Choosing the Optimal k
  1. Use the kNN.plot() function to determine the optimal \(k\) value for classifying deposit in the bank dataset.

  2. What is the best \(k\) value based on accuracy? How does accuracy change as \(k\) increases?

  3. Interpret the meaning of the accuracy curve generated by kNN.plot(). What patterns do you observe?

Building and Evaluating the kNN Model
  1. Train a kNN model using the optimal \(k\) and make predictions on the test set.

  2. Generate a confusion matrix for the kNN model predictions using the conf.mat() function. Interpret the results.

  3. Calculate the accuracy of the kNN model. How well does it perform in predicting deposit?

  4. Compare the performance of kNN with different values of \(k\) (e.g., \(k = 1, 5, 15, 25\)). How does changing \(k\) affect the classification results?

  5. Train a kNN model using only a subset of features: age, balance, duration, and campaign. Compare its accuracy with the full-feature model. What does this tell you about feature selection?
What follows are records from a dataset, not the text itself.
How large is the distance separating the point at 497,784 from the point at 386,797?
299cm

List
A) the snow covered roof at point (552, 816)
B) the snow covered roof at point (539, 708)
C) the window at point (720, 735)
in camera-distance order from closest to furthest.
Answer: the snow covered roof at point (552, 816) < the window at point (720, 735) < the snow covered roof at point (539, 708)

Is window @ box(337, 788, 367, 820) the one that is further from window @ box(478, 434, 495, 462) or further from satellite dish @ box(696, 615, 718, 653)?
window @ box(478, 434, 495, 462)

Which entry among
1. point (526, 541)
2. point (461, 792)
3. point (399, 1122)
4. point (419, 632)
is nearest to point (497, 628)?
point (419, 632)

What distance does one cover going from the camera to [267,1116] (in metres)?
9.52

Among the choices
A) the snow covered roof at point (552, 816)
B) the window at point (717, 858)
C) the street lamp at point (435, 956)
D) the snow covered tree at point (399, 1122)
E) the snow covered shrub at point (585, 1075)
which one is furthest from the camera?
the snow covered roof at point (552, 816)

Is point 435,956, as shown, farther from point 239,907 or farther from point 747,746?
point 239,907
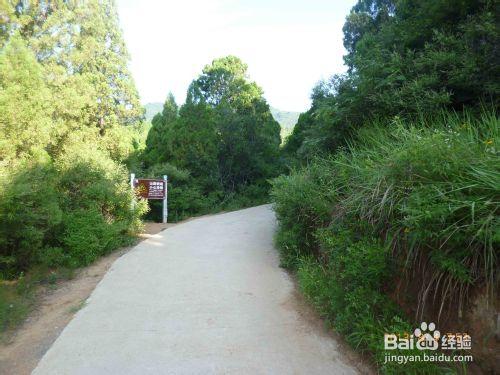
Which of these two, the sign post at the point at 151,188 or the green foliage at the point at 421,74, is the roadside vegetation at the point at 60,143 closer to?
the sign post at the point at 151,188

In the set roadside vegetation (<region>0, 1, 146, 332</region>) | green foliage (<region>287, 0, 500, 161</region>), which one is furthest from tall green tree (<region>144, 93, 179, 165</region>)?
green foliage (<region>287, 0, 500, 161</region>)

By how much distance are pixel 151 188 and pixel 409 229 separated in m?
11.4

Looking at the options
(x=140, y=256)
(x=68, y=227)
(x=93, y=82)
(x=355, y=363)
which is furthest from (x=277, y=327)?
(x=93, y=82)

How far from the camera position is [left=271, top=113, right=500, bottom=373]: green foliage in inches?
113

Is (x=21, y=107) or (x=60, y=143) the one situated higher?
(x=21, y=107)

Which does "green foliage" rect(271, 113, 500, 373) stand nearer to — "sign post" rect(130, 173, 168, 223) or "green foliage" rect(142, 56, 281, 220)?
"sign post" rect(130, 173, 168, 223)

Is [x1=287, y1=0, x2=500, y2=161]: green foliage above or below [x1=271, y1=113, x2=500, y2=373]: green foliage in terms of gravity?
above

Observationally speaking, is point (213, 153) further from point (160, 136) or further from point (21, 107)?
point (21, 107)

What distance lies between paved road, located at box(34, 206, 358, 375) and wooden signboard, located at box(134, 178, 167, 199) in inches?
216

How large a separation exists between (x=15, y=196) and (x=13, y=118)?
13.6 ft

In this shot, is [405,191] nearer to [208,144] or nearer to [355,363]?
[355,363]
  6. Compare the accuracy of kNN when using min-max scaling versus z-score standardization. How does the choice of scaling method impact model performance?
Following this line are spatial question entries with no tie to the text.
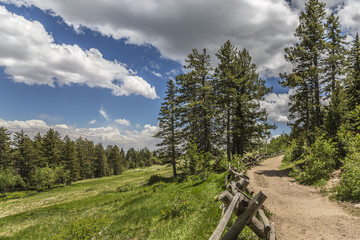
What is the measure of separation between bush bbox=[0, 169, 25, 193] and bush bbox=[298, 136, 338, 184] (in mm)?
64462

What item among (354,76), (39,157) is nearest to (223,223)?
(354,76)

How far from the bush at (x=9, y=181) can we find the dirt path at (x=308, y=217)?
204 ft

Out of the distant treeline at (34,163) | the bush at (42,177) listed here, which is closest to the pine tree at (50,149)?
the distant treeline at (34,163)

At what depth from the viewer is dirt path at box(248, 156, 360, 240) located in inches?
246

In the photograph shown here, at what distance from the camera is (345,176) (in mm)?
9930

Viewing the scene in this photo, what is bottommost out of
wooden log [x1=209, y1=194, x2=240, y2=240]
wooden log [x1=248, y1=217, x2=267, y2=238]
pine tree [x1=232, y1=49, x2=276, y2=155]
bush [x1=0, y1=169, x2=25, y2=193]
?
bush [x1=0, y1=169, x2=25, y2=193]

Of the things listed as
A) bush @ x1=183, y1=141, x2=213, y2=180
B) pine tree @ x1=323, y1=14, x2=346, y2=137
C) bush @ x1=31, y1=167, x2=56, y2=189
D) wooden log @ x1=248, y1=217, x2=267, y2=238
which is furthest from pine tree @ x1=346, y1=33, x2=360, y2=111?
bush @ x1=31, y1=167, x2=56, y2=189

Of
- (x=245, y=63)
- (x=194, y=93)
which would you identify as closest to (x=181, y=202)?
(x=194, y=93)

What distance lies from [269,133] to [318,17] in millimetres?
14609

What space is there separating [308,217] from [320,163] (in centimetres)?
782

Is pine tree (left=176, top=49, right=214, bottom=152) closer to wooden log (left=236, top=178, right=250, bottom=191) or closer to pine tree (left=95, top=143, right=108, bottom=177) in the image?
wooden log (left=236, top=178, right=250, bottom=191)

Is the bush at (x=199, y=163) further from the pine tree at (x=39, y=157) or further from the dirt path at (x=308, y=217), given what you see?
the pine tree at (x=39, y=157)

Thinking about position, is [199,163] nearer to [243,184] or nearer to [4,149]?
[243,184]

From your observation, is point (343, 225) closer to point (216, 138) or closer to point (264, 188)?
point (264, 188)
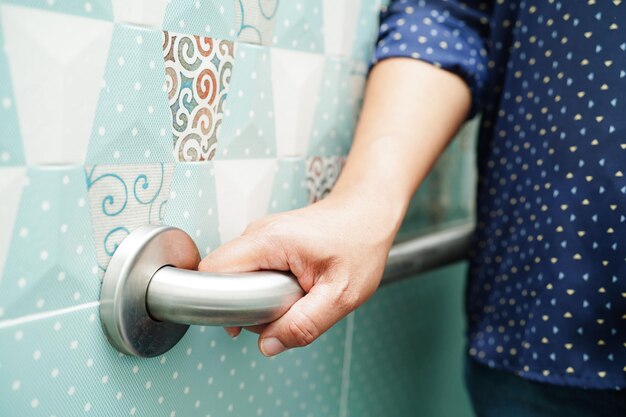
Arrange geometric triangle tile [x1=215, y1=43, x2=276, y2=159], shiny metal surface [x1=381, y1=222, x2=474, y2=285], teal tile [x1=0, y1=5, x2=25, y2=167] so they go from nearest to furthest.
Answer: teal tile [x1=0, y1=5, x2=25, y2=167] → geometric triangle tile [x1=215, y1=43, x2=276, y2=159] → shiny metal surface [x1=381, y1=222, x2=474, y2=285]

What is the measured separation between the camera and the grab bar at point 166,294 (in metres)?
0.30

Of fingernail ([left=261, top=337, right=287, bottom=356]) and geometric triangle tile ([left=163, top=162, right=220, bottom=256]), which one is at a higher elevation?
geometric triangle tile ([left=163, top=162, right=220, bottom=256])

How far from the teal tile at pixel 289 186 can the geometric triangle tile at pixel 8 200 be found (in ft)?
0.59

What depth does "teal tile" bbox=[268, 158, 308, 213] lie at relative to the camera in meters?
0.41

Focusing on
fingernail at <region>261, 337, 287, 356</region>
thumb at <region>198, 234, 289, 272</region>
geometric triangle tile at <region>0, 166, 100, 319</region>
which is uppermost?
geometric triangle tile at <region>0, 166, 100, 319</region>

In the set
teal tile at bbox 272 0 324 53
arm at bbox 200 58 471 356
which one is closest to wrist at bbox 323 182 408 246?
arm at bbox 200 58 471 356

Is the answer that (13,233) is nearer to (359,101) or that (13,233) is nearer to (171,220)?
(171,220)

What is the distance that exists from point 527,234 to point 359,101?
0.55 feet

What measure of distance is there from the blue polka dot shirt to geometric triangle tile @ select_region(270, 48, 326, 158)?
0.22ft

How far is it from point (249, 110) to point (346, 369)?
0.87 ft

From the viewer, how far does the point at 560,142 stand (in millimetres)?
435

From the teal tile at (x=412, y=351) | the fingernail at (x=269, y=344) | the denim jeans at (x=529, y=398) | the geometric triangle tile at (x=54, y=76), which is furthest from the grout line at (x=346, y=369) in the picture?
the geometric triangle tile at (x=54, y=76)

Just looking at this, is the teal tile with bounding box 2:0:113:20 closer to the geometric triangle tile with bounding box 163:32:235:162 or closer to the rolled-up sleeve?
the geometric triangle tile with bounding box 163:32:235:162

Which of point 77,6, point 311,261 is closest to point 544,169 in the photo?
point 311,261
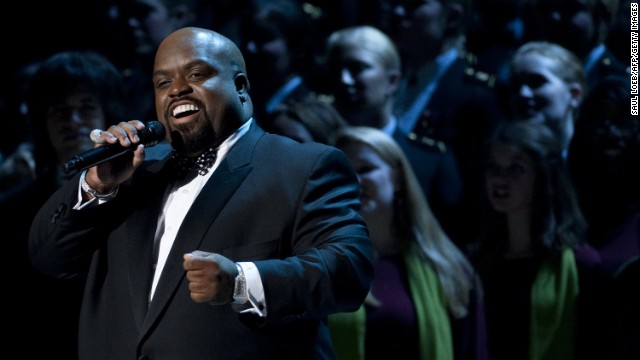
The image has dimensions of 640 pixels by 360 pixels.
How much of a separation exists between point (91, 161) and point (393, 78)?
93.3 inches

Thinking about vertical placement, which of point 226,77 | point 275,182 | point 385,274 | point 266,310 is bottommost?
point 385,274

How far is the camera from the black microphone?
199 centimetres

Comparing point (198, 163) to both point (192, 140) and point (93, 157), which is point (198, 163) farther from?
point (93, 157)

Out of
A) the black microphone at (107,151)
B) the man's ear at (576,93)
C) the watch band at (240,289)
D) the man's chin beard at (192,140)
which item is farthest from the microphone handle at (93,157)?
the man's ear at (576,93)

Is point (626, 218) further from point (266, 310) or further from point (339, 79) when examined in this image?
point (266, 310)

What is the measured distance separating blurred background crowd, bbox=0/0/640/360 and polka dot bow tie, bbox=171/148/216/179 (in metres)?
1.28

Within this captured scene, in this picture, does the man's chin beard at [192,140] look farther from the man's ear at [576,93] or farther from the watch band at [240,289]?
the man's ear at [576,93]

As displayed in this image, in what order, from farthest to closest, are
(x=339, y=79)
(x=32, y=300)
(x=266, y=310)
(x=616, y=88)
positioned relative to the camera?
(x=339, y=79) → (x=616, y=88) → (x=32, y=300) → (x=266, y=310)

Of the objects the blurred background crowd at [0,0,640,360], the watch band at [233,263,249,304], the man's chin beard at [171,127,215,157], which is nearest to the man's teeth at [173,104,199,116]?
the man's chin beard at [171,127,215,157]

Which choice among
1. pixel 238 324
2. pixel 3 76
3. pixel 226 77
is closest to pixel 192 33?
pixel 226 77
Critical Thinking and Real-World Applications

  1. Suppose you are building a fraud detection system for a bank. Would kNN be a suitable algorithm? What are its advantages and limitations in this context?

  2. How would you handle imbalanced classes in the bank dataset? What strategies could improve classification performance?

  3. In a high-dimensional dataset with hundreds of features, would kNN still be an effective approach? Why or why not?

  4. Imagine you are working with a dataset where new observations are collected continuously. What challenges would kNN face, and how could they be addressed?

  5. If a financial institution wants to classify customers into different risk categories for loan approval, what preprocessing steps would be essential before applying kNN?

  6. In a dataset where some features are irrelevant or redundant, how could you improve kNN’s performance? What feature selection methods would you use?

  7. If computation time is a concern, what strategies could you apply to make kNN more efficient for large datasets?

  8. Suppose kNN is performing poorly on the bank dataset. What possible reasons could explain this, and how would you troubleshoot the issue?

Self-Reflection

  1. What did you find most intuitive about the kNN algorithm? What aspects required more effort to understand?

  2. How did the visualizations (e.g., scatter plots, accuracy curves, and confusion matrices) help you understand the behavior of the model?

  3. If you were to explain how kNN works to a colleague or friend, how would you describe it in your own words?

  4. How would you decide whether kNN is a good choice for a new dataset or project you are working on?

  5. Which data preprocessing steps, such as encoding or scaling, felt most important in improving kNN’s performance?